We are fortunate that some of the billionaire entrepreneurs seem to have a moral compass. If Musk was a powerful evil genius operating outside the constraints and peer review within a properly functioning publicly funded “government”, things could get quite dicey.
Paul Pillar mentions the shocking fatal Tesla crash in Florida which was not followed by the public scrutiny that a government run program might have drawn. FWIW, Musk addressed that recently saying that the auto pilot Tesla automobile is not even at a level that he would call Beta yet.
But I am reminded of the tragedy of the Challenger. The brilliant physicist Richard Feynman, a member of the commission that investigated the Challenger demonstrated the “O RING” failure to the public with a glass of ice water and a small o ring.

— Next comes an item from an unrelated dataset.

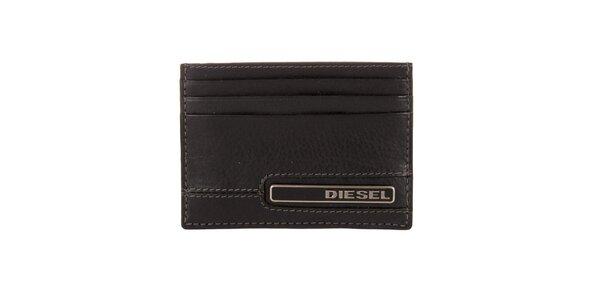 Černý kožený obal na karty Diesel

However, this wiki article fails to mention the little blurb in the back pages of the NYT shortly after the disaster that on the day of the launch, President Reagan was to hold a press conference and hoped to trumpet a successful Challenger launch. When he learned of the possibility of delay that morning, the Times piece quoted Reagan as saying “get that thing up”. So political opportunism trumped the better judgement of the engineers who courageously were trying to warn of the o ring dangers. And their superiors at NASA, apparently, overrode their concerns.
As Bernie has pointed out, our current government is dominated by ultra concentrated pockets of private wealth.

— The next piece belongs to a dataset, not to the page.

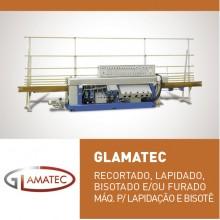Glamatec_maquina-para-lapidacao-e-bisote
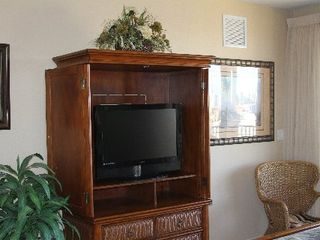 Clearwater Beach condo photo - Cabinet with TV and Stereo / Master Bedroom.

Diffusion of the control of energy would go a long way to loosening the grip that the energy oligopolies have over government policies that affect war and peace, climate change, economic and social justice.
To the extent that Elon Musk’s Master Plan gives individuals control over their access to energy and helps to break peoples’ reliance on massive polluting fossil fuel power plants, wars for oil and massive nuclear energy plants with their toxic nuclear waste storage menace, I think he is doing what should have been the governments’ work.
Of course his Master Plan includes leasing the solar panels and wall batteries and in that sense his company could become another oligopoly. But at least he seems to care about trying to solve the big problems at a time that government seems hamstrung.
Had Bernie won, I think we would have seen a shift towards sustainability. Hopefully the young people he energized and the democratic benefits of the Internet wrt communication hold out some hope.
correct – public funded.
BUT, Musk’s Space X paid an acceptable sum of money to the US Gov. for the use of the launch site. In the event the public feels the amount of money was not sufficient then it should say so. But as usual with the American public they can’t be bothered when, “It Will Last My Time” syndrome appears on the scene. A good example is the circus of the one party two wings political outdated system making the rounds for the past year. And what a circus it is but the Americans let it happen.
Humanity should not allow rich people to piggy back on publicly funded research on publicly funded launch sites.
How many law watt bulbs will it take to cancel out this piggy polluter’s pyre?